Extracted data entries
= = =

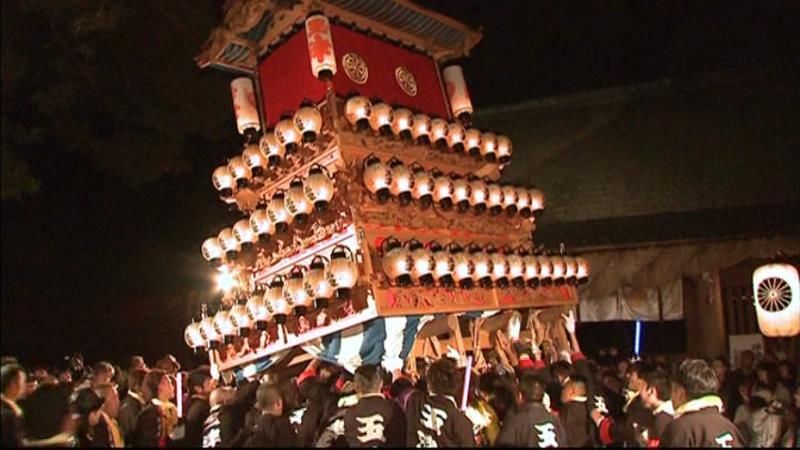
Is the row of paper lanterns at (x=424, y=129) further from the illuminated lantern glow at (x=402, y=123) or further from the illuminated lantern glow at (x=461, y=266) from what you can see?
the illuminated lantern glow at (x=461, y=266)

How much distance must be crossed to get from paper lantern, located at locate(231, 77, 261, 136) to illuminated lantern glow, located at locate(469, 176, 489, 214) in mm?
3976

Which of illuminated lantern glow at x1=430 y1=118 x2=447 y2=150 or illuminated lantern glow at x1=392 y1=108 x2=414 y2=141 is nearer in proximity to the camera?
illuminated lantern glow at x1=392 y1=108 x2=414 y2=141

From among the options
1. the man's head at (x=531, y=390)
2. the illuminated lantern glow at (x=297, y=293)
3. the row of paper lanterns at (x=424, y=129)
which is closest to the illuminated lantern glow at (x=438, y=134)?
the row of paper lanterns at (x=424, y=129)

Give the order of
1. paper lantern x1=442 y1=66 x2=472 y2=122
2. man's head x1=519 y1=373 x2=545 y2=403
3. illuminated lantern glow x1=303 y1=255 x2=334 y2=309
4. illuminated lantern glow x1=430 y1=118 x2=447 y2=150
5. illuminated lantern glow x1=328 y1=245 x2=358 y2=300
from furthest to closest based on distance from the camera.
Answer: paper lantern x1=442 y1=66 x2=472 y2=122 → illuminated lantern glow x1=430 y1=118 x2=447 y2=150 → illuminated lantern glow x1=303 y1=255 x2=334 y2=309 → illuminated lantern glow x1=328 y1=245 x2=358 y2=300 → man's head x1=519 y1=373 x2=545 y2=403

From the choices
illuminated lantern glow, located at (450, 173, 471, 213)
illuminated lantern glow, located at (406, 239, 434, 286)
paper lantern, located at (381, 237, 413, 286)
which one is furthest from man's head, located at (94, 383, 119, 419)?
illuminated lantern glow, located at (450, 173, 471, 213)

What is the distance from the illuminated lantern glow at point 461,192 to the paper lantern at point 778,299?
5655 millimetres

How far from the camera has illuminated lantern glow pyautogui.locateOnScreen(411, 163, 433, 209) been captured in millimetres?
11086

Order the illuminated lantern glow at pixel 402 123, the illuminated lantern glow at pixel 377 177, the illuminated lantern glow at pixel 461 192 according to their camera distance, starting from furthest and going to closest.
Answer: the illuminated lantern glow at pixel 461 192 → the illuminated lantern glow at pixel 402 123 → the illuminated lantern glow at pixel 377 177

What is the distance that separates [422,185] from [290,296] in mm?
2514

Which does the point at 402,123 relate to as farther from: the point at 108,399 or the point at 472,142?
the point at 108,399

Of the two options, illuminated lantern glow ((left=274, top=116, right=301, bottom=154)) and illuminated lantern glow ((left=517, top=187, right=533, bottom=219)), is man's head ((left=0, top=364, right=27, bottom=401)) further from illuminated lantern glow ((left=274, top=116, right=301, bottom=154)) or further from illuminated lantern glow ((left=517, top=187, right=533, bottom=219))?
illuminated lantern glow ((left=517, top=187, right=533, bottom=219))

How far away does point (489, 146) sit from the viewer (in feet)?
42.4

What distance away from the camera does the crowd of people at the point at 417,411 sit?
6195 mm

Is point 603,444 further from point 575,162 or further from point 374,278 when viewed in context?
point 575,162
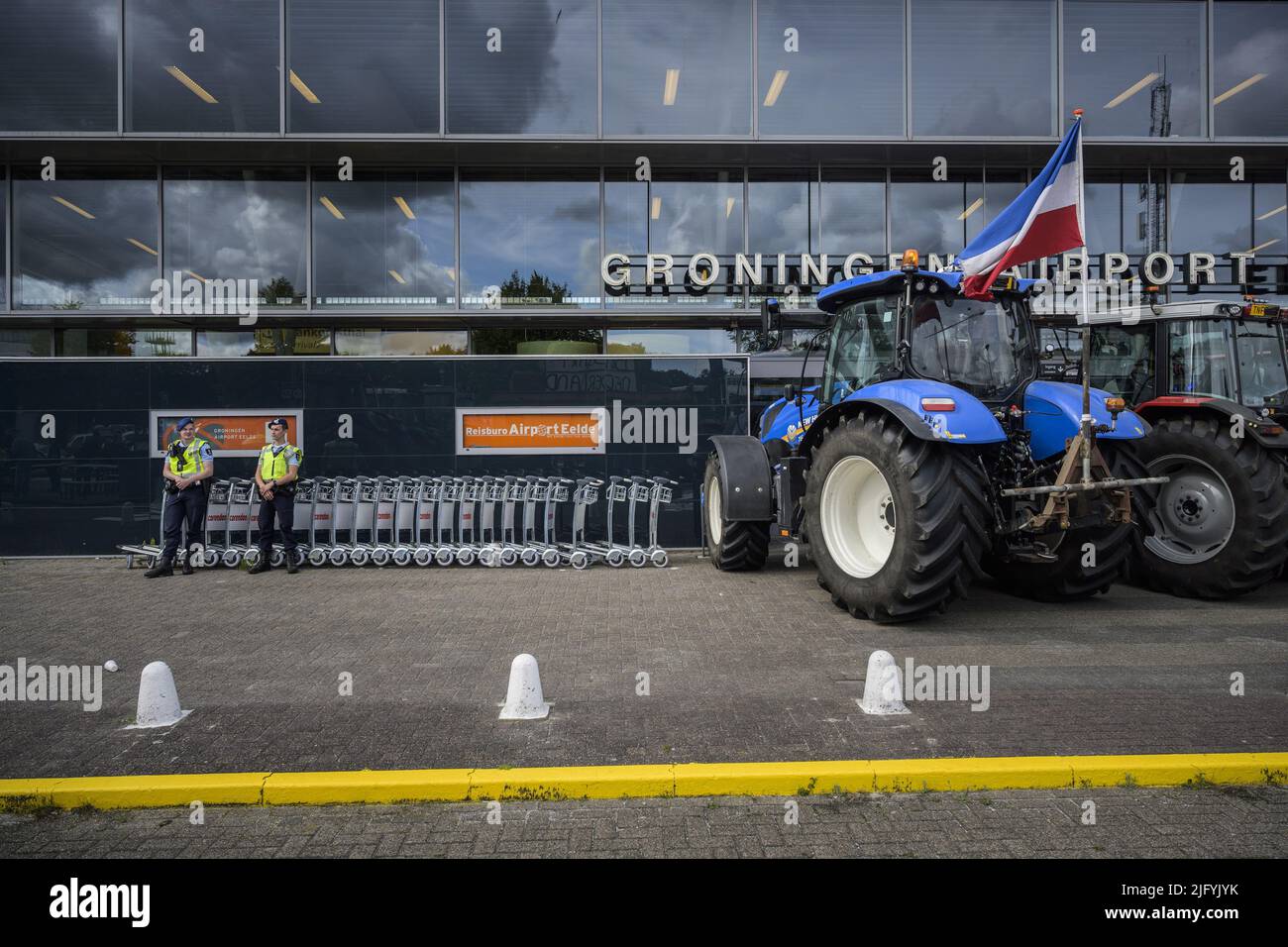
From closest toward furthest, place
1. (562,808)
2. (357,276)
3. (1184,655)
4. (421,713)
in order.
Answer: (562,808) → (421,713) → (1184,655) → (357,276)

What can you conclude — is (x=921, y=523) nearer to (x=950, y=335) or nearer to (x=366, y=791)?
(x=950, y=335)

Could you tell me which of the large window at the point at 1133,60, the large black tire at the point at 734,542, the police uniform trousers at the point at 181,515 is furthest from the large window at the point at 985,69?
the police uniform trousers at the point at 181,515

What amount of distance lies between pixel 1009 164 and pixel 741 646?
32.5 feet

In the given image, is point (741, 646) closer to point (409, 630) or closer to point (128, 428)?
point (409, 630)

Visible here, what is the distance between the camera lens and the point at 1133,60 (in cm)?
1184

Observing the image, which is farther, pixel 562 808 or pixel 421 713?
pixel 421 713

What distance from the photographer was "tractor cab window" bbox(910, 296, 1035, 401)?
7402mm

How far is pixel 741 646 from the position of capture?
20.8ft

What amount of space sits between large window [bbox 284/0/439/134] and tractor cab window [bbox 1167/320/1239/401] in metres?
9.86

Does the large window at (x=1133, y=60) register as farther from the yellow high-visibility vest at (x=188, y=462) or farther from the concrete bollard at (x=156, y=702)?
the concrete bollard at (x=156, y=702)

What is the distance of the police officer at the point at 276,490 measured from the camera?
402 inches

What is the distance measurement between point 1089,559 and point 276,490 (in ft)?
30.2

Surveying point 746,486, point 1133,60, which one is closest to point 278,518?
point 746,486
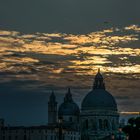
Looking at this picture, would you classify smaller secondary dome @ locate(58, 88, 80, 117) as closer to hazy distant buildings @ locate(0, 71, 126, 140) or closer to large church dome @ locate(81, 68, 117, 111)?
hazy distant buildings @ locate(0, 71, 126, 140)

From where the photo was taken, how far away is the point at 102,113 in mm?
153625

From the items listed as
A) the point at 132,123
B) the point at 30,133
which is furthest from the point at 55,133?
the point at 132,123

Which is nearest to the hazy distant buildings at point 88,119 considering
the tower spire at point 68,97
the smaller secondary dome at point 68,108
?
the smaller secondary dome at point 68,108

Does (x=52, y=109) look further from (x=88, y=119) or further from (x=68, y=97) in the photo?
(x=88, y=119)

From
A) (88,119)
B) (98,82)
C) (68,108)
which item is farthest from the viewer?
(98,82)

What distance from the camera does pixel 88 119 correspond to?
154125 millimetres

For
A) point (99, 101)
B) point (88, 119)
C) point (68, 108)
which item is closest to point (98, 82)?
point (68, 108)

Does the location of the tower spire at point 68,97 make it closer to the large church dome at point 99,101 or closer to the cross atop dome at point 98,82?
the cross atop dome at point 98,82

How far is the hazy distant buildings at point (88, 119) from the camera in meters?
149

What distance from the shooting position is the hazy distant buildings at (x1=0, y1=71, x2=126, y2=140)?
488ft

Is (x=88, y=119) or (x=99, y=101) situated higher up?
(x=99, y=101)

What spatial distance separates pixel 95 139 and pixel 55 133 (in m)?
13.9

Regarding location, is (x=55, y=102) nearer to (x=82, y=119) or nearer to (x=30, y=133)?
(x=82, y=119)

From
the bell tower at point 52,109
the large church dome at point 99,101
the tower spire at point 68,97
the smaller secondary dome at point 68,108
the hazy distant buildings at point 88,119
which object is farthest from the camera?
the tower spire at point 68,97
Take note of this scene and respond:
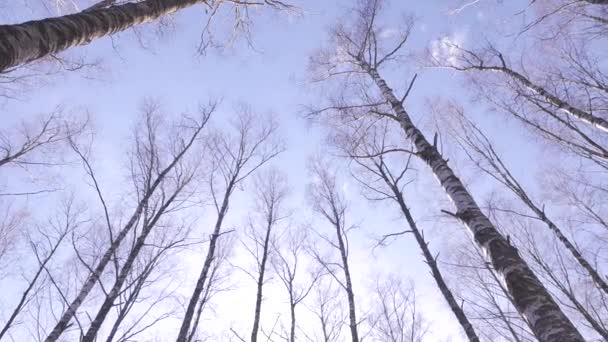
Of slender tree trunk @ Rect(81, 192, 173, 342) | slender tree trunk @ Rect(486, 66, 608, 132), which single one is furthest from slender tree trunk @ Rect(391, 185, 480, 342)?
slender tree trunk @ Rect(81, 192, 173, 342)

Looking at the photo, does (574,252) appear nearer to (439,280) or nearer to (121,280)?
(439,280)

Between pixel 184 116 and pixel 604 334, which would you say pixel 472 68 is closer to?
pixel 604 334

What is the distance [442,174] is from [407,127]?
1.32 metres

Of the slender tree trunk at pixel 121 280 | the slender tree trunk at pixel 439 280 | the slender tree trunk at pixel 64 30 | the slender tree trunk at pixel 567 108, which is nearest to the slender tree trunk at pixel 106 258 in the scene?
the slender tree trunk at pixel 121 280

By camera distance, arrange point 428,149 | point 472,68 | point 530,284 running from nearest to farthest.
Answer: point 530,284 < point 428,149 < point 472,68

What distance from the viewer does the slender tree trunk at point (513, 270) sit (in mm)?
1926

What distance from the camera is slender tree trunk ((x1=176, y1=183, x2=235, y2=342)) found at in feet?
22.3

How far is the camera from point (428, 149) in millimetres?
3990

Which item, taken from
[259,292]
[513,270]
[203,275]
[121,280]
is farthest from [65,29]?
[259,292]

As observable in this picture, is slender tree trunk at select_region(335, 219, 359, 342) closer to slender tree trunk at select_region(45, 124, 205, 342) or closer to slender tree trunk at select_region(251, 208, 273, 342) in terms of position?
slender tree trunk at select_region(251, 208, 273, 342)

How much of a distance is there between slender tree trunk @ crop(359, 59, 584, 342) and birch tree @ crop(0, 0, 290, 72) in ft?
11.0

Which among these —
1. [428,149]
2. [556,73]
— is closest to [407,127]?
[428,149]

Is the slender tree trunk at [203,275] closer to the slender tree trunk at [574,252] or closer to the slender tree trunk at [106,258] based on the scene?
the slender tree trunk at [106,258]

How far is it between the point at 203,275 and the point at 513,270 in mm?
6863
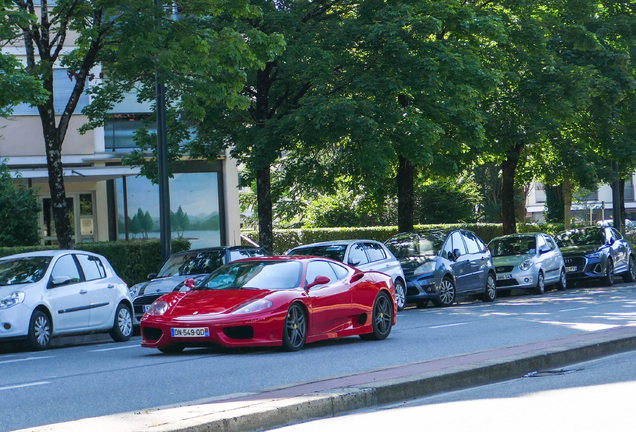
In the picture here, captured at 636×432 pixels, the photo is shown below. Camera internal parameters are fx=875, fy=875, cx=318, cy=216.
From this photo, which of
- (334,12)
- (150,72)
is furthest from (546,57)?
(150,72)

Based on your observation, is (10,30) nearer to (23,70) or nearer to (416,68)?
(23,70)

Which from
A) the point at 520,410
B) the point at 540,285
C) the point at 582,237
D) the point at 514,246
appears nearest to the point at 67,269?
the point at 520,410

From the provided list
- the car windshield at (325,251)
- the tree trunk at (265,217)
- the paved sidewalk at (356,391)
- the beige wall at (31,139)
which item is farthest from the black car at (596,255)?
the beige wall at (31,139)

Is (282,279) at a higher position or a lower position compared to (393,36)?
lower

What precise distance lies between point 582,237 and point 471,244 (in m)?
7.58

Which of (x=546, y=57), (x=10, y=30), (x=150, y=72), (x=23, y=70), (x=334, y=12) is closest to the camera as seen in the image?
Answer: (x=23, y=70)

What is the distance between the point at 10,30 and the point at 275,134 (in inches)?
269

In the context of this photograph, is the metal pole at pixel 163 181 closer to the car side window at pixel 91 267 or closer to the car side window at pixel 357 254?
the car side window at pixel 91 267

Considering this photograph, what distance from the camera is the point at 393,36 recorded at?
66.2ft

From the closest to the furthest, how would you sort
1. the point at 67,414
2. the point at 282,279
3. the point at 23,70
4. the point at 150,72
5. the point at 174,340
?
the point at 67,414 < the point at 174,340 < the point at 282,279 < the point at 23,70 < the point at 150,72

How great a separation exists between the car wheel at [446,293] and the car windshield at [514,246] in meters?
4.60

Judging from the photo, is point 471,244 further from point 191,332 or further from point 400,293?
point 191,332

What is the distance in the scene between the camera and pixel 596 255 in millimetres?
26594

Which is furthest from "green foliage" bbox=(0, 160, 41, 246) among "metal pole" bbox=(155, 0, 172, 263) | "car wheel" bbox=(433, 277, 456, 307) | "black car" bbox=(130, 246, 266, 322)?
"car wheel" bbox=(433, 277, 456, 307)
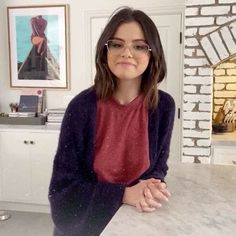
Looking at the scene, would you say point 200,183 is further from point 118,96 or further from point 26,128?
Result: point 26,128

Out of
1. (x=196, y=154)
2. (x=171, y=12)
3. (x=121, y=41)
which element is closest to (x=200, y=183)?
(x=121, y=41)

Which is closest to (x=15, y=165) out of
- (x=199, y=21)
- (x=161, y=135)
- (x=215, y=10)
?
(x=199, y=21)

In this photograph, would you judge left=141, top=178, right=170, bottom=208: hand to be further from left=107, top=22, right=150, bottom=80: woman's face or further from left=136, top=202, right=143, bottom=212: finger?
left=107, top=22, right=150, bottom=80: woman's face

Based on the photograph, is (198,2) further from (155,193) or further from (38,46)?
(155,193)

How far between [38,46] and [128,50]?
2884 mm

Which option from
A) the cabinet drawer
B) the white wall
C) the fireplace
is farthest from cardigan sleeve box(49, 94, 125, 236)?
the white wall

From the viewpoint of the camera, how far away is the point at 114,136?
0.95m

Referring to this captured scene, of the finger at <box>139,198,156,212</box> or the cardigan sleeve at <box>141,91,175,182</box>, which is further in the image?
the cardigan sleeve at <box>141,91,175,182</box>

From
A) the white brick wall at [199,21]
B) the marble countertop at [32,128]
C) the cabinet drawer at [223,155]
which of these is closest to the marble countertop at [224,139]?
the cabinet drawer at [223,155]

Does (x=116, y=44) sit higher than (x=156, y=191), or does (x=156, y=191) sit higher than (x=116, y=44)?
(x=116, y=44)

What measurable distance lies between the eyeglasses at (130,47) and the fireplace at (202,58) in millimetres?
1795

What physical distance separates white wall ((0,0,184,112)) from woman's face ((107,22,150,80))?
251 cm

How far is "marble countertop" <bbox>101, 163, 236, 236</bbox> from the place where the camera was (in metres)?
0.73

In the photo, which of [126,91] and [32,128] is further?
[32,128]
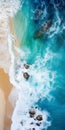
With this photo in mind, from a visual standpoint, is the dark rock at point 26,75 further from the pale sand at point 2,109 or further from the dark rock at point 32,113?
the dark rock at point 32,113

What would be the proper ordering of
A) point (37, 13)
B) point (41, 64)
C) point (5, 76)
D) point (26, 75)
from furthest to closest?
1. point (37, 13)
2. point (41, 64)
3. point (26, 75)
4. point (5, 76)

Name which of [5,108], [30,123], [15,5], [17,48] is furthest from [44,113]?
[15,5]

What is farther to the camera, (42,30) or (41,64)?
(42,30)

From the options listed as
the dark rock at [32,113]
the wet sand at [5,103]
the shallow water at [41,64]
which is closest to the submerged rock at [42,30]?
the shallow water at [41,64]

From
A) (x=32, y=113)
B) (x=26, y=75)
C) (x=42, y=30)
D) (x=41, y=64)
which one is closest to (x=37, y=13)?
(x=42, y=30)

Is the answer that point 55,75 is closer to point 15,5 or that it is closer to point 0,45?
point 0,45

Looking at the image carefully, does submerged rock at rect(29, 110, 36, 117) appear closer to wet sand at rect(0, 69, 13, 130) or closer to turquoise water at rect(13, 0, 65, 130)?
turquoise water at rect(13, 0, 65, 130)

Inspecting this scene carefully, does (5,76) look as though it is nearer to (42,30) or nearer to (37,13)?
(42,30)
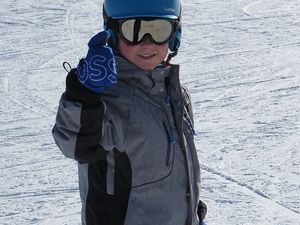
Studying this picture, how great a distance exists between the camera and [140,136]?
2.07 m

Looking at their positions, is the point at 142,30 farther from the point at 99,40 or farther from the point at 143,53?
the point at 99,40

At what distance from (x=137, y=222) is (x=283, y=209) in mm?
2335

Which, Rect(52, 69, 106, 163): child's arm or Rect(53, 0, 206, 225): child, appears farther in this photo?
Rect(53, 0, 206, 225): child

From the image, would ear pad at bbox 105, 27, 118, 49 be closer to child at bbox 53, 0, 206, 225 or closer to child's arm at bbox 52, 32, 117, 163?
child at bbox 53, 0, 206, 225

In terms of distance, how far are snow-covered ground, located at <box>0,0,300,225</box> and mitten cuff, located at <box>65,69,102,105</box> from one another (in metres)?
2.39

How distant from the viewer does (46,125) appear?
19.8 ft

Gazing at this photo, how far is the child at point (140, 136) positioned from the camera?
205cm

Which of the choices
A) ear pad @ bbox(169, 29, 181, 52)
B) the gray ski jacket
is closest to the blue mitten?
the gray ski jacket

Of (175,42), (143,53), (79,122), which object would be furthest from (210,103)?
(79,122)

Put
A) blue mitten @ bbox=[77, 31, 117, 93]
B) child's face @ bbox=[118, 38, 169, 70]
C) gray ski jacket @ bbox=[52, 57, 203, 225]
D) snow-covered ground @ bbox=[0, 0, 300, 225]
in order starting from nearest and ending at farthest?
1. blue mitten @ bbox=[77, 31, 117, 93]
2. gray ski jacket @ bbox=[52, 57, 203, 225]
3. child's face @ bbox=[118, 38, 169, 70]
4. snow-covered ground @ bbox=[0, 0, 300, 225]

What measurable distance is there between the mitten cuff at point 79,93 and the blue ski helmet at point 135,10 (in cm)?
30

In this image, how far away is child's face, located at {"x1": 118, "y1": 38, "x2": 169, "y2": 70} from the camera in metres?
2.12

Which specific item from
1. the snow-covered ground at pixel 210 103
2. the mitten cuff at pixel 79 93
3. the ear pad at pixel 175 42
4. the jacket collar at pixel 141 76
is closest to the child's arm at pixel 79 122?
the mitten cuff at pixel 79 93

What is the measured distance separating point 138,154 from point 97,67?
355 millimetres
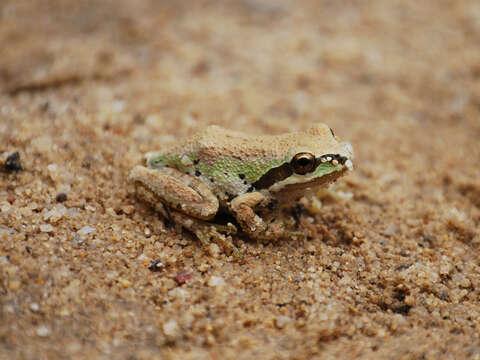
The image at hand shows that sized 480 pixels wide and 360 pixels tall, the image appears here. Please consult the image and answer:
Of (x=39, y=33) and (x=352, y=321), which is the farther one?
(x=39, y=33)

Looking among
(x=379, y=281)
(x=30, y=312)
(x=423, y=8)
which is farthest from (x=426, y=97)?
(x=30, y=312)

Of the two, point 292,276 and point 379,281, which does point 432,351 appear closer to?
point 379,281

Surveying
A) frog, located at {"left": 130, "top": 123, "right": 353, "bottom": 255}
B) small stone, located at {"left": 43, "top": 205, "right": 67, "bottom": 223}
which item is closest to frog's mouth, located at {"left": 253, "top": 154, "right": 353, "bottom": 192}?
frog, located at {"left": 130, "top": 123, "right": 353, "bottom": 255}

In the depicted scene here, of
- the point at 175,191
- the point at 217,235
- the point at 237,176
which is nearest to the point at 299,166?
the point at 237,176

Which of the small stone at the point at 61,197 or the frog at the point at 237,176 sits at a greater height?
the frog at the point at 237,176

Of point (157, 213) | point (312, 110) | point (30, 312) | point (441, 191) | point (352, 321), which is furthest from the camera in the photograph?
point (312, 110)

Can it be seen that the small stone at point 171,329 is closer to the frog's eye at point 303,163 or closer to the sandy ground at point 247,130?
the sandy ground at point 247,130

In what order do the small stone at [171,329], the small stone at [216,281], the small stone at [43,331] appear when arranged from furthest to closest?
the small stone at [216,281]
the small stone at [171,329]
the small stone at [43,331]

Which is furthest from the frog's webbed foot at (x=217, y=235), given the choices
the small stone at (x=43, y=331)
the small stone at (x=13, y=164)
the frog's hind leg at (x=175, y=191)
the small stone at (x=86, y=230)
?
the small stone at (x=13, y=164)
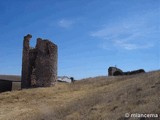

= = =

**Task prompt:** Gather every line of the entries above that contains the word "dark".

**Full response:**
With this photo in mind, from a visual standpoint, is the dark rock at point 26,75 further from the pale sand at point 2,109 or further from the dark rock at point 32,113?
the dark rock at point 32,113
the dark rock at [32,113]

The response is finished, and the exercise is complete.